_Tasks:_
[A] Answer these questions from the guide to scraping dynamic content:
(i) According to the guide, what makes content "dynamic"?
(ii) Which browser does Selenium drive in the guide's example?
(iii) What CSS selector does the example code use to collect the items?
[B] Write the next part of the guide to scraping dynamic content, picking up right after its last line.

====== Provided text

Understanding Dynamic Content
"Dynamic" means the content shows up only after JavaScript runs in the browser, not in the raw HTML the server first sends. It arrives through one of these common patterns:
1. Types of Dynamic Loading
- AJAX requests (background calls that fetch data without reloading the page)
- Infinite scroll (more items load as you scroll down)
- Lazy loading (content loads only when it scrolls into view)
- WebSocket updates (a live connection that streams new data)
- React/Vue.js state changes (the framework re-renders the page in place)
Solution Approaches
The reliable fix is to run a real browser that executes the JavaScript, then read the page once it has rendered. Below are three approaches.
1. Using Selenium
Selenium drives a real Chrome browser. Here it scrolls to the bottom repeatedly until the page stops growing, which is how you exhaust an infinite-scroll feed before reading the items.
from selenium import webdriver
from selenium.webdriver.support.ui import WebDriverWait
from selenium.webdriver.support import expected_conditions as EC
from selenium.webdriver.common.by import By
class DynamicScraper:
def __init__(self):
self.driver = webdriver.Chrome()
self.wait = WebDriverWait(self.driver, 10)
def scrape_infinite_scroll(self, url, scroll_pause=2):
self.driver.get(url)
last_height = self.driver.execute_script('return document.body.scrollHeight')
while True:
# Scroll down
self.driver.execute_script('window.scrollTo(0, document.body.scrollHeight);')
# Wait for new content
time.sleep(scroll_pause)
# Calculate new scroll height
new_height = self.driver.execute_script('return document.body.scrollHeight')
# Break if no more content
if new_height == last_height:
break
last_height = new_height
# Extract content
elements = self.driver.find_elements(By.CSS_SELECTOR, '.content-item')

============
====== Information supplied

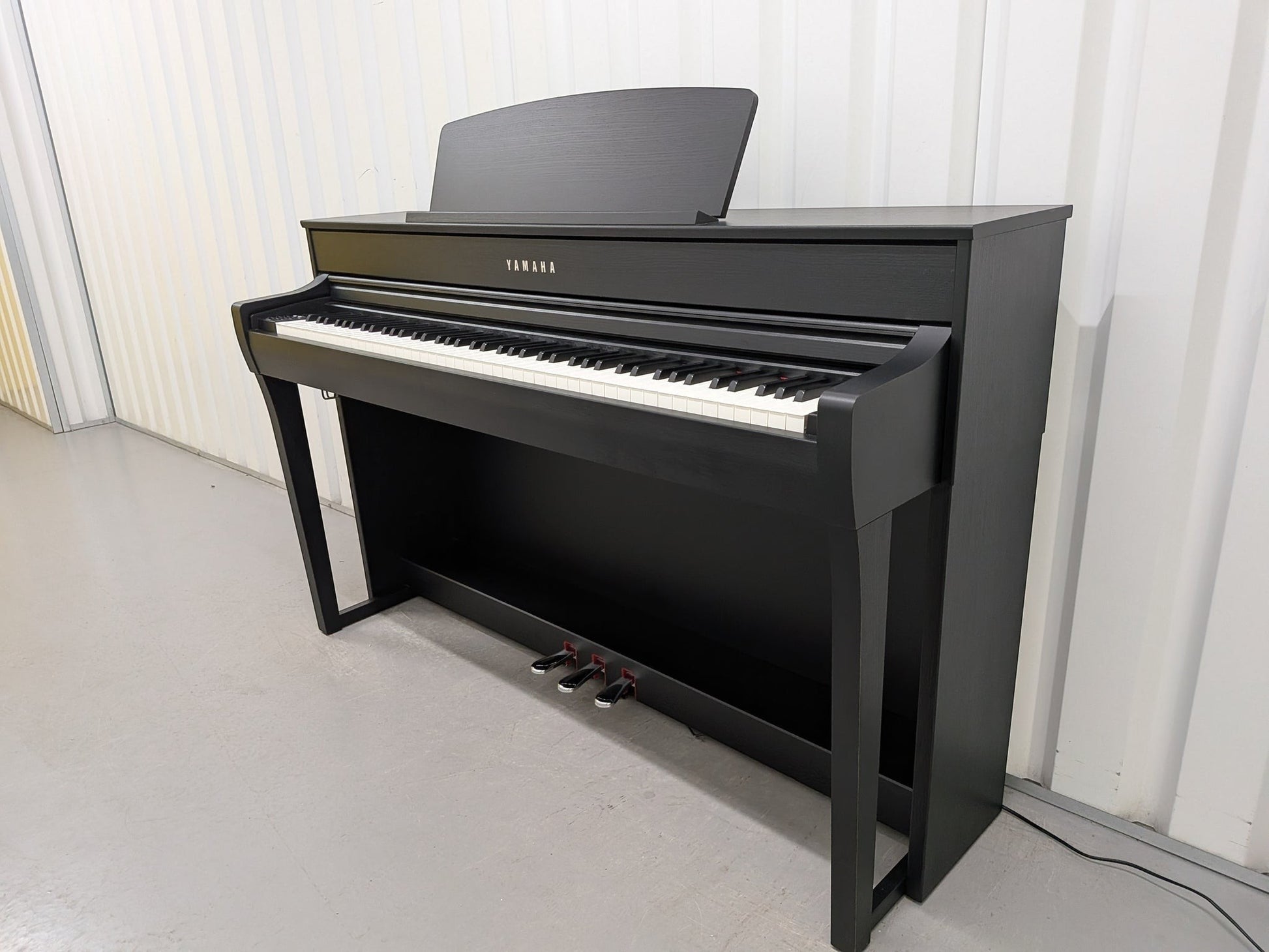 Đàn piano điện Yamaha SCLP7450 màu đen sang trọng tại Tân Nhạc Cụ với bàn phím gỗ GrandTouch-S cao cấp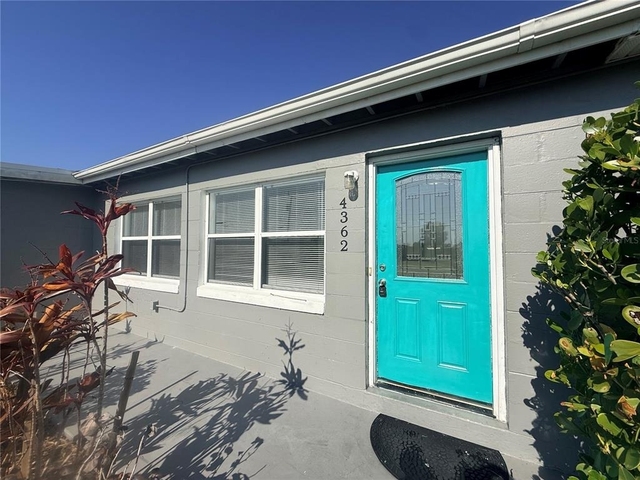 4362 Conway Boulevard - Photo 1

============

_Written responses:_
[A]
(i) The content shows up only after JavaScript runs in the browser, not in the raw HTML the server first sends.
(ii) Chrome.
(iii) '.content-item'

[B]
return [elem.text for elem in elements]
2. Using Playwright
Playwright is a newer, faster browser-automation tool. The key trick is waiting: networkidle means "wait until network traffic settles" and wait_for_selector means "wait until this element actually exists" — both ensure the dynamic content has arrived before you read it. A SPA (single-page app) is a site like a React/Vue app that renders everything with JavaScript.
from playwright.sync_api import sync_playwright
class ModernScraper:
def __init__(self):
self.playwright = sync_playwright().start()
self.browser = self.playwright.chromium.launch()
async def scrape_spa(self, url):
page = self.browser.new_page()
# Navigate and wait for network idle
await page.goto(url, wait_until='networkidle')
# Wait for specific content
await page.wait_for_selector('.dynamic-content')
# Extract data
data = await page.evaluate('''
() => {
const items = document.querySelectorAll('.item');
return Array.from(items).map(item => ({
title: item.querySelector('.title').innerText,
description: item.querySelector('.desc').innerText
}));
}
''')
return data
3. Intercepting AJAX Requests
Instead of reading rendered HTML, you can capture the raw API responses the page fetches in the background. Here a proxy (mitmproxy, an HTTP proxy that sits between browser and server) watches traffic and saves any JSON coming back from an api URL — often the cleanest source of the data.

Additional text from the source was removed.